L'impasse des négociations entre la Grèce et ses créanciers a désormais un coût économique, ce qui renforce le sentiment d'urgence alors qu'Athènes multiplie les contacts dans l'espoir d'obtenir au plus vite l'argent dont elle a cruellement besoin.

En seulement trois mois, date des dernières prévisions de la Commission, le tableau s'est considérablement dégradé, alors que le reste de la zone euro profite d'une embellie économique grâce à une série de facteurs extérieurs: maintien des prix du pétrole à des niveaux bas, croissance mondiale soutenue, poursuite de la dépréciation de l'euro et politique de la BCE.

La croissance grecque devrait s'élever à seulement 0,5% cette année, selon les prévisions économiques de la Commission publiées mardi, contre 2,5% encore espéré au mois de février. Une révision à la baisse «inévitable», a jugé Pierre Moscovici, le commissaire en charge des Affaires économiques, lors d'une conférence de presse.

Le gouvernement grec, dirigé depuis fin janvier par la gauche radicale du premier ministre Alexis Tsipras, table sur une croissance de 2,9% cette année. Mais l'économie grecque, qui avait amorcé son redressement en milieu d'année dernière, s'est de nouveau contractée fin 2014.

«L'élan positif a été brisé par les incertitudes depuis l'annonce d'élections anticipées en décembre», estime la Commission européenne, pour qui «l'absence actuelle de clarté» sur la politique du gouvernement vis-à-vis de ses créanciers «fait empirer la situation».

Les finances publiques devraient elles aussi se dégrader, avec un déficit de 2,1% cette année, puis de 2,2% en 2016, contre des excédents de 1,1% puis 1,6% envisagés en février. La colossale dette grecque devrait bondir pour atteindre 180,2% cette année, contre 170,2% il y a encore trois mois.
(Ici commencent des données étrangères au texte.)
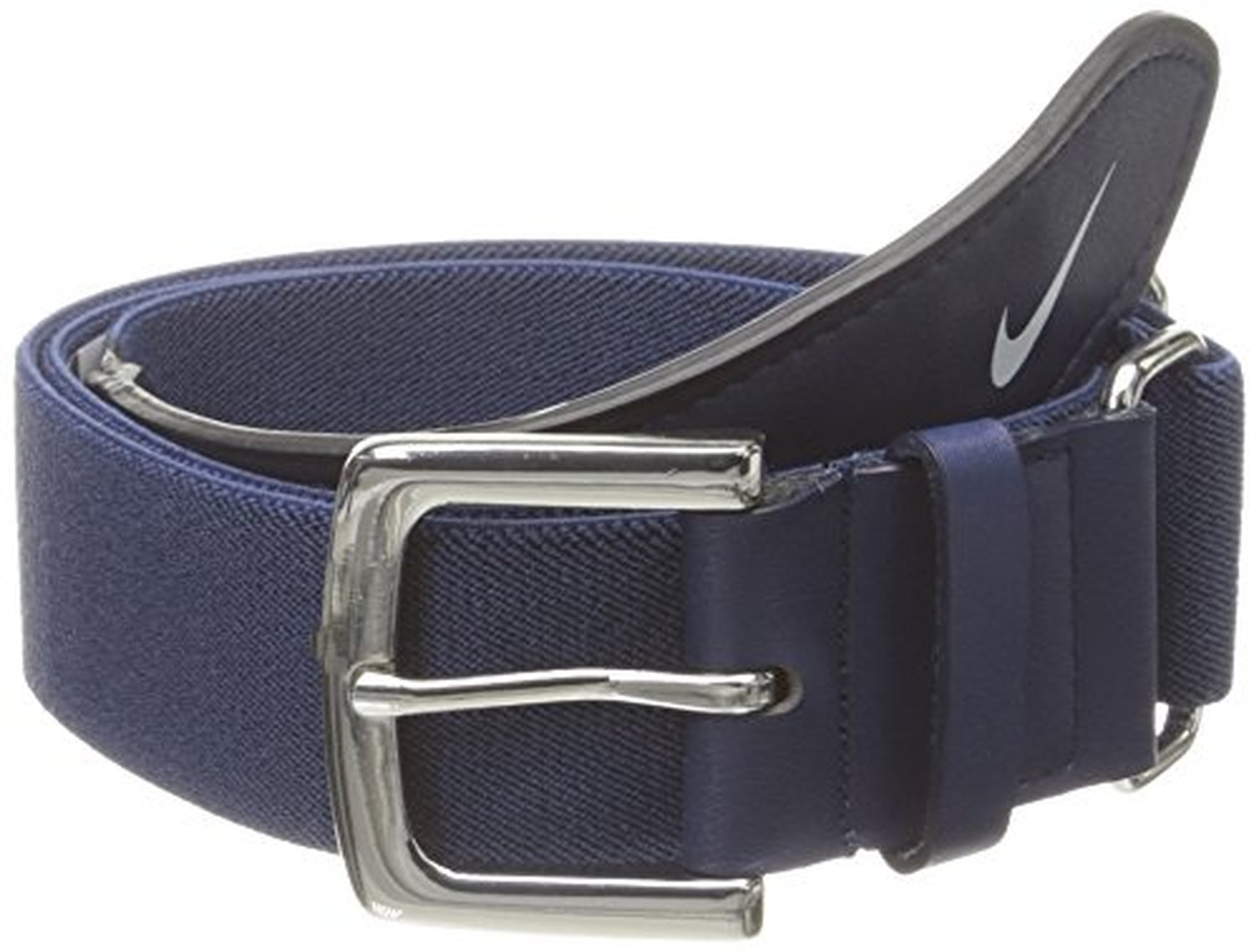 Nike Adult Baseball Belt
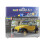 Revell 67095 1:24 Scale Model Set Citroen 2CV 1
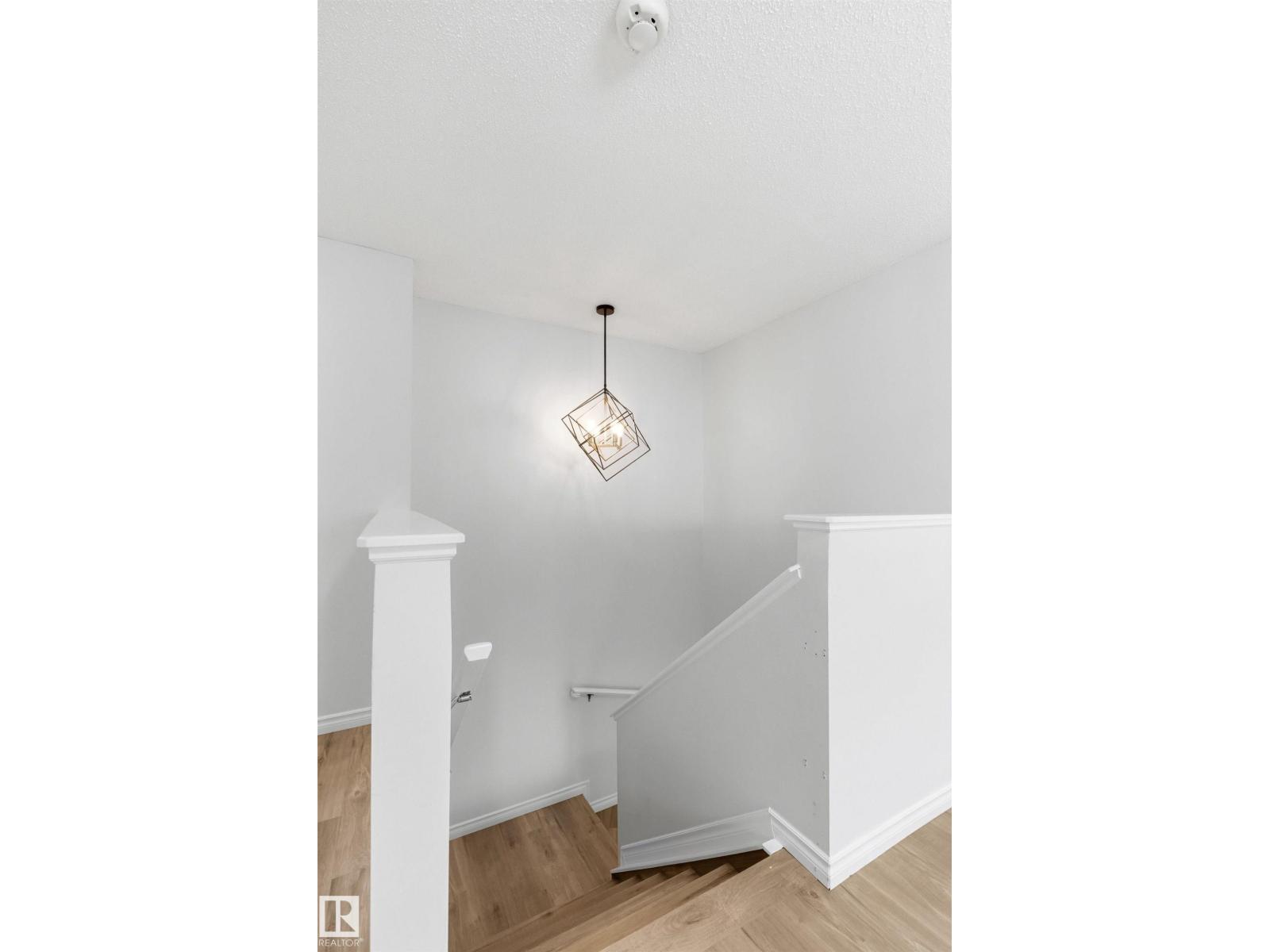 3214 22a AV NW - 28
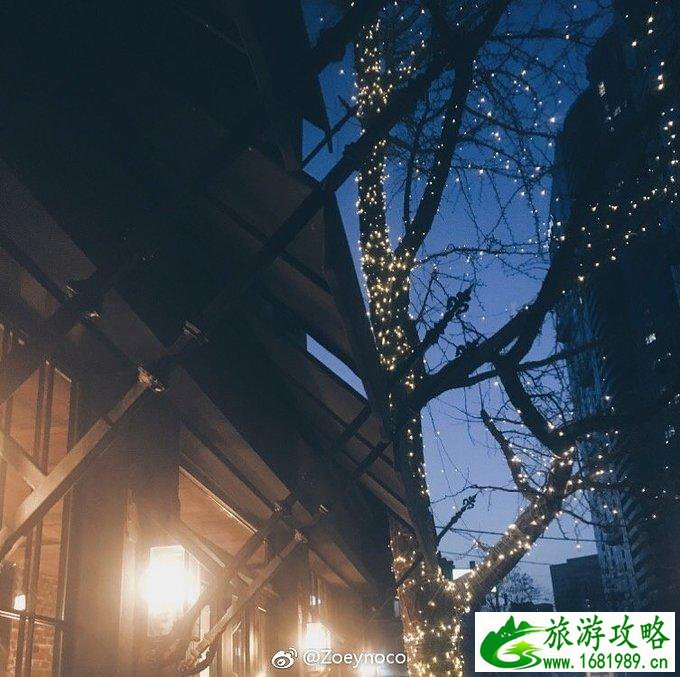 大连有什么好玩的 大连有哪些旅游景点 大连有什么好玩的 大连有哪些旅游景点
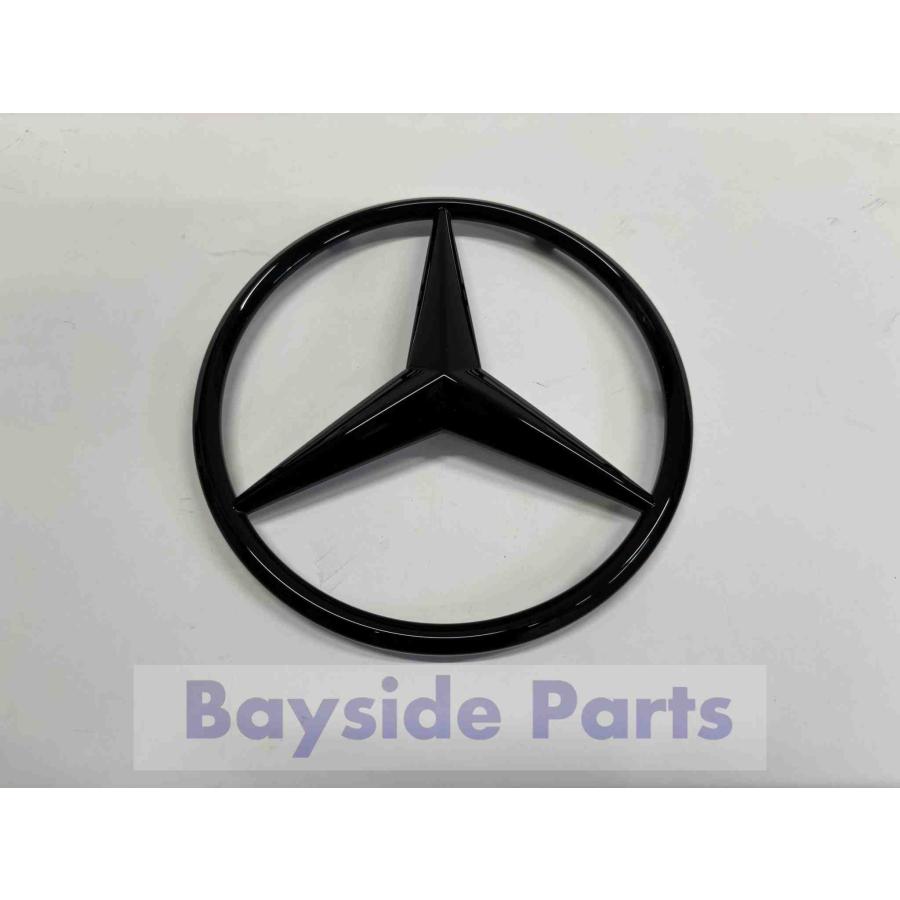 T*H様 メルセデスベンツ　フロントマスク グリル　エンブレム メルセデスベンツ フロントマスク グリル エンブレム 【公式通販】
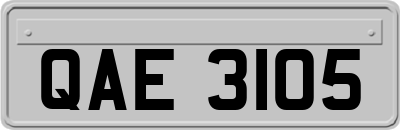 QAE3105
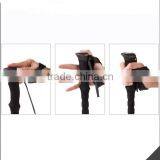 Brand New Medical Walking Stick thumbnail-6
La Grèce devrait aussi rester en déflation cette année (-1,5%), un phénomène marqué par une baisse durable des prix et des salaires qui pèse sur la reprise économique.

«Un signal attendu»

L'inquiétude s'est emparée de certains secteurs d'activité en raison des sérieuses difficultés entre Athènes et ses créanciers, qui négocient de nouvelles réformes en échange du versement d'une tranche d'aide de 7,2 milliards d'euros, bouclant le programme d'assistance financière de 240 milliards d'euros lancé en 2010.

«Il y a toujours des bases pour une reprise de la croissance en 2016 à condition, bien sûr, que nous puissions revenir sur les rails de nos discussions et le cap des réformes qui doivent être poursuivies en Grèce», a souligné M. Moscovici. Bruxelles prévoit une croissance de 2,9% l'an prochain en Grèce, grâce à un redémarrage de l'investissement.

Encore faut-il trouver un accord pour le versement de la dernière tranche du programme et sur une forme de soutien au pays pour la suite. Après des mois de blocage, les discussions ont enregistré de légers progrès ces derniers jours, mais ils ne devraient pas permettre une conclusion positive le 11 mai lors de la prochaine réunion des ministres des Finances de la zone euro.

«J'espère que d'ici le 11 mai, nous pourrons enregistrer de bons progrès, je veux dire de forts progrès, c'est là le signal attendu par tout le monde», a estimé M. Moscovici. «Le gouvernement grec doit faire des choix. Le temps presse», a renchéri le vice-président de la Commission, Valdis Dombrovskis.

La Grèce est en quête urgente d'un accord sur son financement. À en croire les responsables du gouvernement, les caisses sont vides, alors que le pays doit rembourser un total d'environ un milliard d'euros en mai, dont 200 millions dès mercredi.

Les contacts s'intensifient au plus haut niveau. M. Tsipras s'est entretenu lundi avec la chancelière allemande Angela Merkel pour évoquer «le cours des négociations et échanger des points de vue sur l'accord entre la Grèce et ses partenaires».

Athènes a dépêché mardi ses principaux négociateurs politiques, dont le ministre des Finances Yanis Varoufakis, dans plusieurs grandes villes européennes. Il devait rencontrer M. Moscovici à Bruxelles dans l'après-midi.

Mais à Berlin, le ministre allemand des Finances Wolfgang Schäuble s'est dit «plutôt sceptique» sur les chances d'un accord dans les prochains jours entre la Grèce et les institutions.